For “an arbitrary type” – that is, for any type means cons is not just polymorphic but parametric polymorphic in Haskell terms. Then no: it makes no sense for the type to be any argument at all to cons. I want to say not that the term-level arguments to cons “depend on” that type (which is the verbiage used earlier in that section), but rather that the arguments “exhibit” or “instantiate” or “unify to” that type.

It seems that just because sometimes you want to manipulate ‘inside’ the structure of types for Dependent Typing, Lean users are always everywhere paying the overhead of dragging around extra arguments in the surface syntax.

It’s an important feature of Haskell to distinguish ‘parametric’ vs ‘ad-hoc polymorphic’ (aka overloaded). Again it eases learners into the type system that the data structures they first encounter are parametric: Lists, Maybe, Either, …

yeah how it is written there is misleading, they also believe its bad as the same section on the new version is completely rewritten

Hmm? Thanks for pointing out there’s a Lean4 version. Seems to be exactly the same wording “So it makes sense to take the type to be the first argument to cons , …”. There is a revised def for cons, with a superfluous IMO first argument giving the element type.

The later text also seems to be much the same as Lean3:

This is a central feature of dependent type theory: terms carry a lot of information, and often some of that information can be inferred from the context. In Lean, one uses an underscore, _ , to specify that the system should fill in the information automatically. This is known as an “implicit argument.”

It is still tedious, however, to type all these underscores. When a function takes an argument that can generally be inferred from context, Lean allows you to specify that this argument should, by default, be left implicit. This is done by putting the arguments in curly braces, as follows:

So I guess we end up just about the same place as Haskell today, with explicit foralls and type @pplication. I’m not seeing leaner nor cleaner.

I’m struggling to find in the Lean docos a clear example of a function returning a Type (as opposed to returning a value of some dependent type). Down in the weeds of an exercise for type-safe access to a database there’s:

structure NDBType where
  underlying : DBType
  nullable : Bool

abbrev NDBType.asType (t : NDBType) : Type :=
  if t.nullable then
    Option t.underlying.asType
  else
    t.underlying.asType

So the : Type for asType means it returns a type. But that’s an abbrev, not a first class function:

Definitions written using abbrev are always unfolded.

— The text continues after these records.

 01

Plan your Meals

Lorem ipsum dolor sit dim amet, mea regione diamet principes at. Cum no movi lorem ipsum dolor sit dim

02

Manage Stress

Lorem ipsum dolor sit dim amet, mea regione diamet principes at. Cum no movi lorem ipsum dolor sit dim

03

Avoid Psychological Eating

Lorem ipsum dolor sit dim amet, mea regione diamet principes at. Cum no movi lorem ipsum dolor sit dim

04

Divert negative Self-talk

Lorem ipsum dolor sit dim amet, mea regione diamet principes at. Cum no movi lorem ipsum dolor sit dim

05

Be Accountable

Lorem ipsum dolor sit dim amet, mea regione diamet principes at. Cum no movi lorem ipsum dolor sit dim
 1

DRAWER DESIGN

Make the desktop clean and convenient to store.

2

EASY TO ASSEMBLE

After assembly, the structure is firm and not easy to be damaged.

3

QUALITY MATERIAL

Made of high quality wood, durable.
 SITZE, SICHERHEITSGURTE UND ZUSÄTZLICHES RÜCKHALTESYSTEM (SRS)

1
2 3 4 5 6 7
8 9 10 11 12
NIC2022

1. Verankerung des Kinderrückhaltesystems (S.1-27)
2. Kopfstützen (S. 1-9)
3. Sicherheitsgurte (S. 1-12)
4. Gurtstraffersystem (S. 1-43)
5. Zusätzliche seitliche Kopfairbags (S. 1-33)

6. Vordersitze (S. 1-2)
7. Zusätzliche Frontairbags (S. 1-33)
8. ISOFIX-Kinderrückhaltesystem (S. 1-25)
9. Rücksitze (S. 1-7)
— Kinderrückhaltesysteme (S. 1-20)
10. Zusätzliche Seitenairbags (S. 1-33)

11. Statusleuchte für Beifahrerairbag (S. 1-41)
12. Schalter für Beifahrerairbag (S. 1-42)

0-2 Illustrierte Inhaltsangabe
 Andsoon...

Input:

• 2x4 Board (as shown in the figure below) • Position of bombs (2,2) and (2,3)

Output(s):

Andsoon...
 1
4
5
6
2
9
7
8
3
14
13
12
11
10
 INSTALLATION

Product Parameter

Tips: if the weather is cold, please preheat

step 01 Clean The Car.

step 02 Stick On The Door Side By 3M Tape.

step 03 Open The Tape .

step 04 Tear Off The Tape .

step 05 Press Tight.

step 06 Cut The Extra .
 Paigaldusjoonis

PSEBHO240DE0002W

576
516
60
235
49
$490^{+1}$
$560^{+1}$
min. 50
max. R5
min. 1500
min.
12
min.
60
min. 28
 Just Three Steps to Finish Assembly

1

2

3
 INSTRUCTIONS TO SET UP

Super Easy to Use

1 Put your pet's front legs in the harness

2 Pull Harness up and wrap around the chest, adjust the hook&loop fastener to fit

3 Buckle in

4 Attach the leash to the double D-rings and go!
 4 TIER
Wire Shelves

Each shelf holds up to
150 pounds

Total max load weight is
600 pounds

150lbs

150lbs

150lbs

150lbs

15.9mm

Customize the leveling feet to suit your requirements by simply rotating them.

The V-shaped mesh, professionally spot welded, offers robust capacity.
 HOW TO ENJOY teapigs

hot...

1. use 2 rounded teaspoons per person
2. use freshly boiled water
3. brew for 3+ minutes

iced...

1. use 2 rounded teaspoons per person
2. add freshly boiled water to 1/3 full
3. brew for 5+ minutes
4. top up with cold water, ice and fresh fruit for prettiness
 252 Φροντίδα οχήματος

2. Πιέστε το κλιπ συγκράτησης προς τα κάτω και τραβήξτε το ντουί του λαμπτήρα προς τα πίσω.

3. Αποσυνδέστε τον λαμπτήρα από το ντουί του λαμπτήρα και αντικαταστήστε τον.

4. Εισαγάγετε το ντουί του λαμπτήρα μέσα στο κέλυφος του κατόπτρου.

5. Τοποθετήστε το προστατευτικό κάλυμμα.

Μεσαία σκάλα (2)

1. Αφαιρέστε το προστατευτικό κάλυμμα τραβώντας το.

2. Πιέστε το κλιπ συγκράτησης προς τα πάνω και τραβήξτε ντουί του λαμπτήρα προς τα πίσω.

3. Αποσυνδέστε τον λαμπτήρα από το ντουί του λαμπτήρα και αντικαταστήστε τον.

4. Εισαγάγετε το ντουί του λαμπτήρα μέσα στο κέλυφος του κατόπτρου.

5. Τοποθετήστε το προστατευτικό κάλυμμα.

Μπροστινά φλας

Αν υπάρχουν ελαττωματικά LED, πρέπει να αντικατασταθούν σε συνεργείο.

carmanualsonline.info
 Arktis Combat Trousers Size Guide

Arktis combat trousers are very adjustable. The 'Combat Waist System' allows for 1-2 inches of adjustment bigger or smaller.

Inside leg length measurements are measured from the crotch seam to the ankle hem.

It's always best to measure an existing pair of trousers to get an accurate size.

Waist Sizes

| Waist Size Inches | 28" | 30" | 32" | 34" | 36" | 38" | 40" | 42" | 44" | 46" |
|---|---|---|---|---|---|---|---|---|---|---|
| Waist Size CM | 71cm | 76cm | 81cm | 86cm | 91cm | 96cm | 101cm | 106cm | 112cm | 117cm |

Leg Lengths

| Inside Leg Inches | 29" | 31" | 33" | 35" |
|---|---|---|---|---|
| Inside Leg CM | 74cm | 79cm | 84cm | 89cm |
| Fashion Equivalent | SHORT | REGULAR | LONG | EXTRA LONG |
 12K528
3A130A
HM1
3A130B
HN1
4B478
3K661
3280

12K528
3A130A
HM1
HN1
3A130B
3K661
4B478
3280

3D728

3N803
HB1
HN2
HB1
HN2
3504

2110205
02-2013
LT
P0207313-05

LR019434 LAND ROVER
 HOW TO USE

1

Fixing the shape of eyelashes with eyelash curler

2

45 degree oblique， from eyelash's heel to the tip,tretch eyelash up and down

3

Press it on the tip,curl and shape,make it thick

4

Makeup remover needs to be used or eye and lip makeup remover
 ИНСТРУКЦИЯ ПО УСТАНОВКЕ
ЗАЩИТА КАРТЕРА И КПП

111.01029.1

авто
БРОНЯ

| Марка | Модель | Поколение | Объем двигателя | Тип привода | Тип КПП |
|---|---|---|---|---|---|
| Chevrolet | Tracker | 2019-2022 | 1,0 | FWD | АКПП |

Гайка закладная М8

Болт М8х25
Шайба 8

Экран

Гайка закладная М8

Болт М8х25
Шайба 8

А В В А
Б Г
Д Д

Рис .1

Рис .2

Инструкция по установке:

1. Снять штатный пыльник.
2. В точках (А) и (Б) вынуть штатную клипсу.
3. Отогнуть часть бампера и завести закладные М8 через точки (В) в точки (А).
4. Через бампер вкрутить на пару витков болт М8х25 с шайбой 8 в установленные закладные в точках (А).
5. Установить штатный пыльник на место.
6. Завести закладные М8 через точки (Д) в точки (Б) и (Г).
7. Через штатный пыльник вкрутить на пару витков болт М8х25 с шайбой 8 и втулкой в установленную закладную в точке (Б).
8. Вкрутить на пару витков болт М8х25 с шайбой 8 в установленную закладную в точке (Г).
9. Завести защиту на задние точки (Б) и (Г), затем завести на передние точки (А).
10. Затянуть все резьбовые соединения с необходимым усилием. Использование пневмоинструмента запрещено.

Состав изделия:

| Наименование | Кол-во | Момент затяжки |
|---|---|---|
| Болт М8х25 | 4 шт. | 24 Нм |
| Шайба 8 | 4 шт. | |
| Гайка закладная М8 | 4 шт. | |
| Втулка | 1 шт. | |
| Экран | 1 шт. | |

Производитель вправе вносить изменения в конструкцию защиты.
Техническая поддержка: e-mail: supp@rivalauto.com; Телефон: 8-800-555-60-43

This sounds more like a Haskell type synonym, although asType has some conditional logic/the scrutinee is a type not a term. Note underlying : DBType, so this is a different namespace (introduced earlier in the exercise [**]); t.underlying.asType is therefore ref’ing a different asType defined in that namespace : DBType -> Type. Then:

  • In t.underlying, the . is field access;
  • in t.underlying.asType, the second . is applying function asType, to return a Type.

Then here’s an example usage from earlier, declared using an ordinary def but then it’s returning Bool not Type:

def DBType.beq (t : DBType) (x y : t.asType) : Bool := 
  match t with
  | .int => x == y
  | .string => x == y
  | .bool => x == y

Boolean equality for fields of types available in the database. The scrutinee of the match is t; then the => must refine the types for x, y so yielding typesafe despatch to the appropriate overloading for (==). Since the RHSs of those three => are identical and (==) is already overloaded, it’s not abundantly clear to me why the compiler needs so much bondage-and-discipline hand-holding.

[**] Or a different data structure? declared using keyword inductive, not structure. And I’m not getting why using the constructors from that inductive needs a dot prefix (.int); there’s no dot in the decl.

abbrev is like def, but always unfolded during type-checking. You may still bind higher order functions this way and apply them as well.

The more general pattern where we define a function mapping an ADT into Type is called the universe design pattern: The Universe Design Pattern - Functional Programming in Lean

Edit: note that use of == would require (the equivalent of) an Eq instance. Unless asType is abbrev, you could not solve this instance in each match branch. There is no EQ instance for DbType.int.asType; only for Nat (or whatever).